The reason is that I try to enter my high school, a two-level website, the last thing fell on my head, really feel good luck, interesting, it is

Why do I like to do this ("stroll" my alma mater website) to pass the time: Experience despair and fulfillment.

A picture:

This is 360 for the win server launched the host defender, it to the kitchen knife connection made interception, code incredibly is 999,360 people really have mood ah.

I am very happy, the alma Mater website security level again on a level. However, it is surprising that the host guards only intercept the most common ones, if the common malicious code and tools have a leaderboard, it only intercept the first row, yes, the second it does not stop.

360 in the old win system performance again let me eye-opener, upload the page after the horse, High school's official website fell, is the normal network authority, the website runs on the virtual machine.

Then is the theme, I found that the alma mater on-line a two-level website, it seems that the beginning of last July, I naturally stir, to be cut off.

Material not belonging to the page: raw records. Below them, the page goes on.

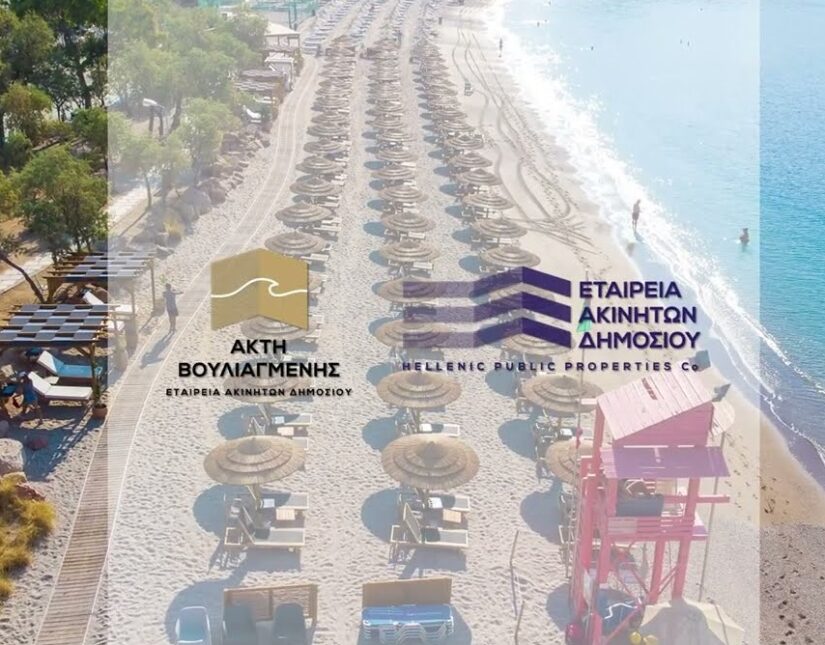 ΕΤΑΔ: Υποβολή Εκδήλωσης Ενδιαφέροντος από 7 επενδυτικά σχήματα για την εκμίσθωση της «Ακτής Βουλιαγμένης»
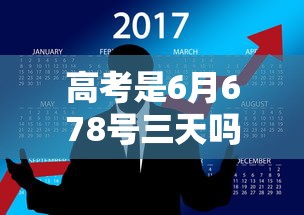 高考是6月678号三天吗 · 高考是不是6月7号 高考是6月678号三天吗 · 高考是不是6月7号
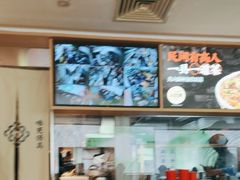 -花盐街·四川乐山小吃(西单大悦城店)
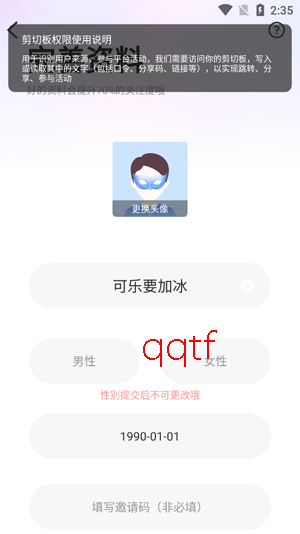 ǣ�齻������ƽ̨���°�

Look at the website is PHP language, so modern style, no doubt is bought code, but too small, Baidu is not similar to the site, also can not know the development of which company, I first defeated a burst.

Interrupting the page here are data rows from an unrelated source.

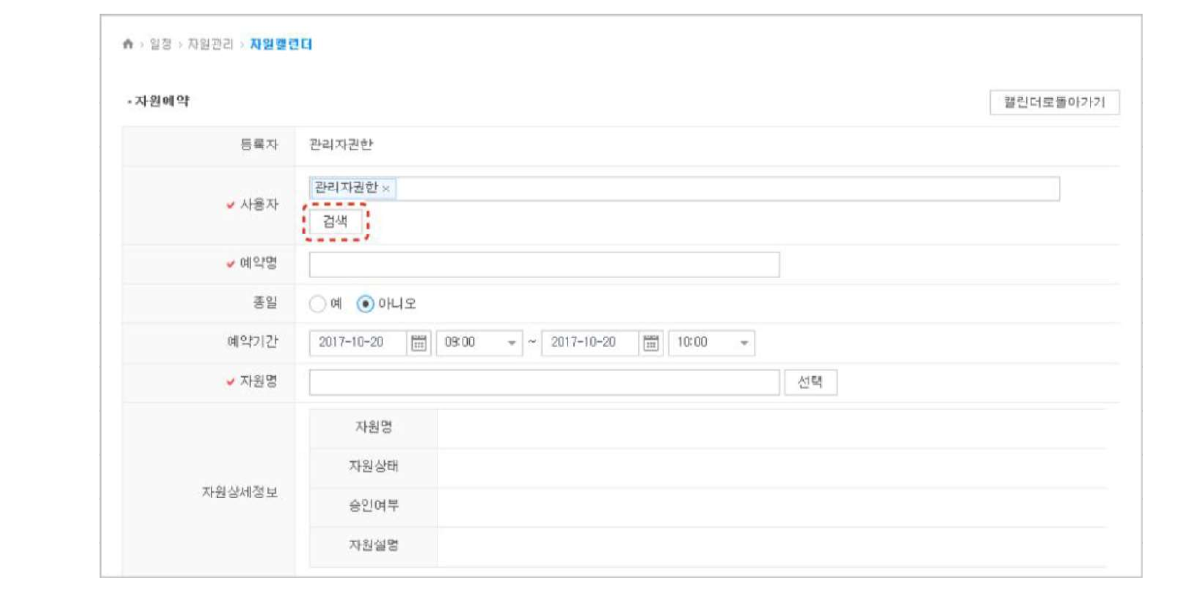자원예약 form — 등록자, 사용자(검색 버튼 강조), 예약명, 종일, 예약기간, 자원명, 자원상세정보 영역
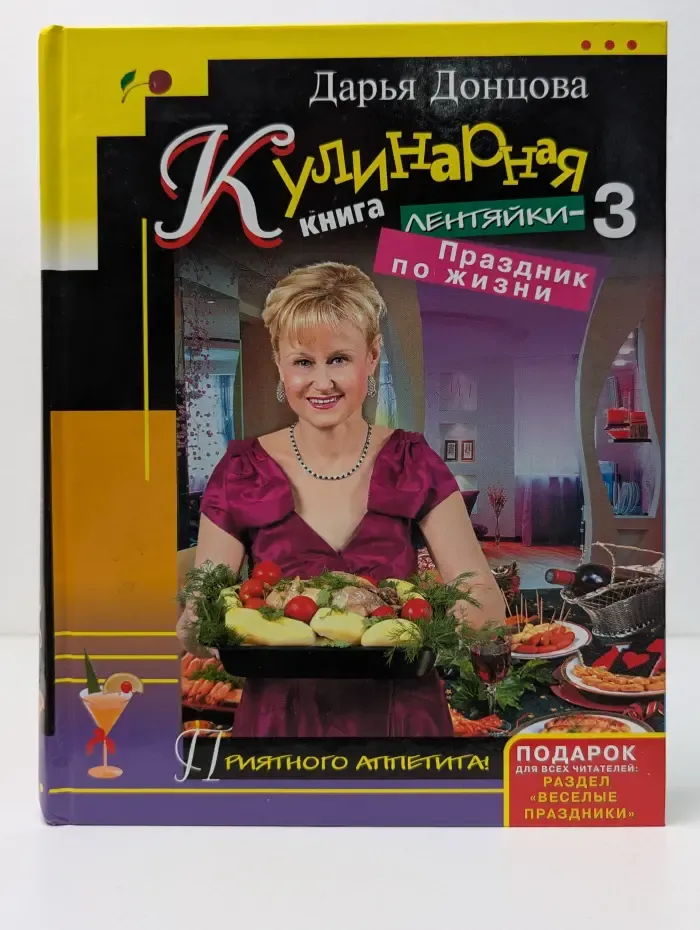 Кулинарная книга лентяйки-3: Праздник по жизни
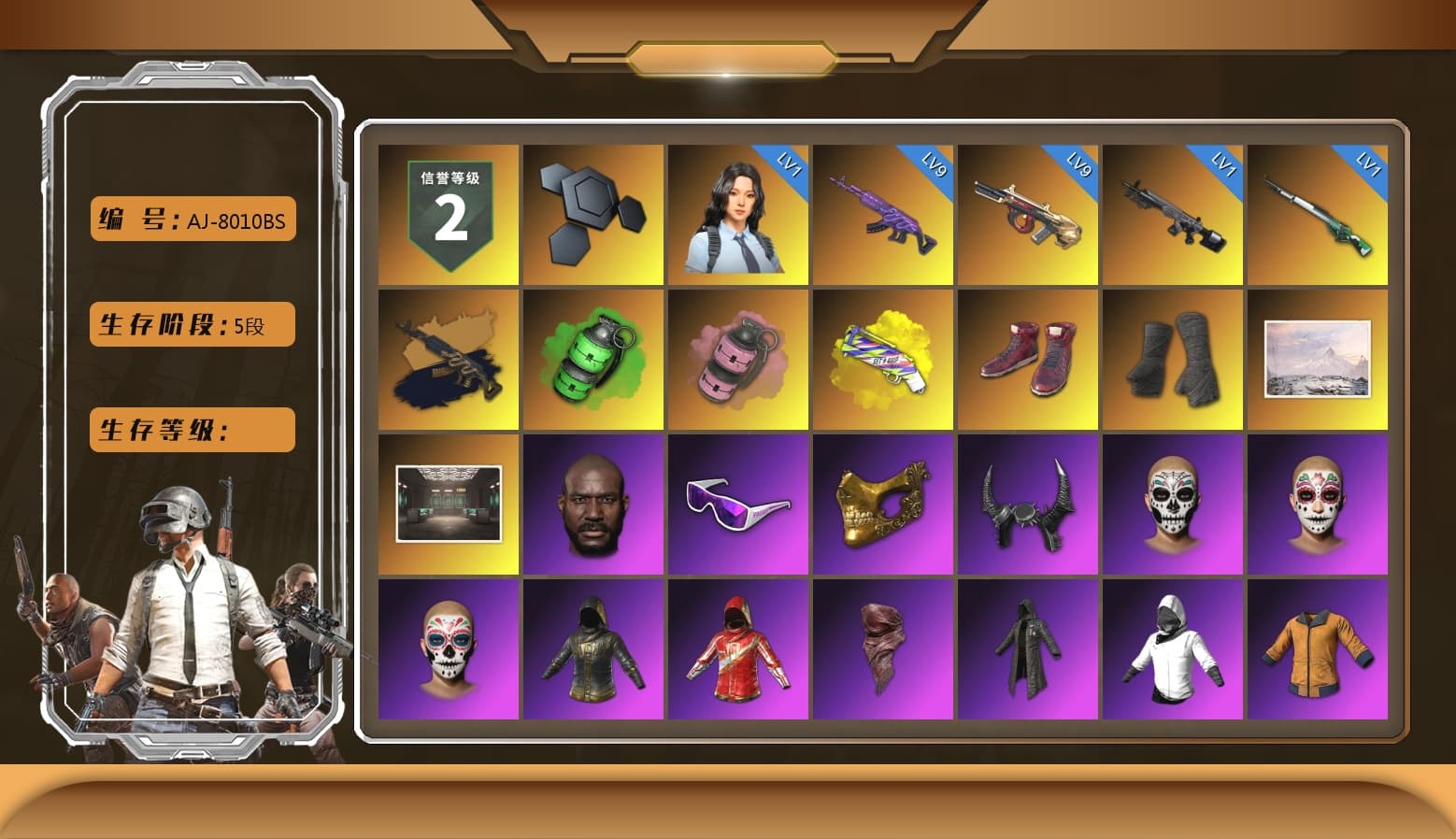 Medusa — Beryl M762 (Gold Charcoal), Emerald Smoke Grenade, Pink Smoke Grenade, Yellow Fog of Fury — M79, Hi-top Trainers (Red), Duncan's Infiltrator Handwraps, Jonathan Kamau, Snow Glasses, PGC 2021 Contingent Chaos Mask, Demon Biker Horns, PLAYERUNKNOWN's Bandana, Heavy Fur Coat (Black), Rash Beixli Xtra Tough Jacket, Polar Bear Feet, Rash Beixli Xtra Tough Jacket, XingHun's Tiger Strike Jacket, XingHun's Tiger Strike Pants, PJS 2019 Phase 2 Jacket, Sideshow Bear Feet, MET Asia Series Distressed Jeans, GPT 2025 Four Angry Men Jacket, Full Autumn — M416, Blue Thunder Gloves, Diva Glasses (White), DOUYU T-shirt - 1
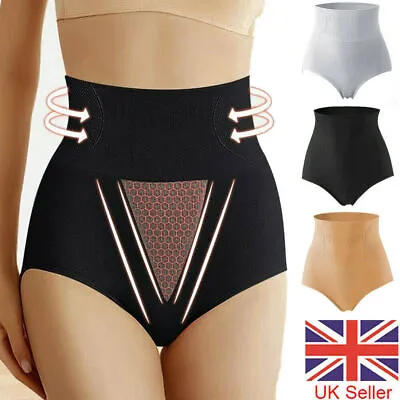 £4.99 • Buy 3 Pack Womens Sexy Knickers Underwear Ladies Panties High Waist Briefs Pants 
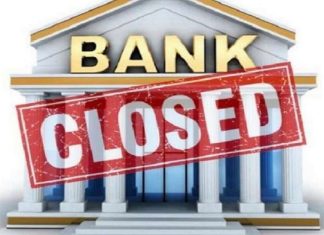 Bank Holidays in October 2023: Complete important work immediately, banks will remain closed for so many days in October, see list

Later found that the directory file leaked, click on a php error, the absolute path came out, is installed in the e-disk.

Helpless, did not find the management login portal, take out a scanner scan, exultation! Find MySQL injected, Sqlmap run, union type, really steady!

Rush Plus--os-shell option, this can be amazing, in case you can execute, the light write horse, heavy 3389 presenting illegal weapons!

However, the MySQL user is a low-privilege, unable to write, and later found that the site directory is not able to write new files, because the site disk space is full, this is self-defeating Ah, is the root authority can not write, is super strong ' defense '!

This to the administrator is a good thing, I can not be good, I am helpless, login backstage also did not find, find also not necessarily have the flaw to use.

So, this baggy website to me like Bastion, I really have no way.

Later, the transfer appeared, when I tempted to the main station of the shell elevation and successfully dump the plaintext password, I naively want to use this password to log in a sudden Web site IP opened remote port.

Obviously, I actually logged on, and saw the hit the return page "is preparing the desktop", the whole person excited, that moment I think God is favored me, and so lucky to me.

This is why I am bored to do such things, so, dull monotonous life has a little ups and downs, a little surprise. Despise the black produce, vulgar!

3389 even after, delighted I knocked down Ipconfig, disappointment came, unexpectedly is also intranet IP, look at the e-disk, and not as I wish, did not see the site directory, no doubt this and the two-level site is not the same machine.

It seems that the IP of 3389 mapped to the machine's 3389, then 80 port mapping is another one, I ran off.

Mood at the moment is not too big gap, after rejoicing found disappointment is early accustomed to, I want to like fan chin so estimate small life not long.

However, I am really favored by God, I see VMware on the desktop, I thought the production of the estimate will be advanced, the alma mater is completely ordinary type.

This vmware one opens, the front light, three virtual machines, one is the main station, two is MSSQL, three is I hard not to the subsite.

This is the end, do not understand is the port map how to do it? How does two network IP point to this virtual machine?

Similarly, is this technically advanced or is it limited by resource constraints?

Strange.. Strange...

What's next? Of course, wait for the network management to find my traces and then block, and then I can come back to ' see ' You, my alma mater!

Virtual machine breakthrough to the physical machine of the fluke, MySQL injection failed after the dawn!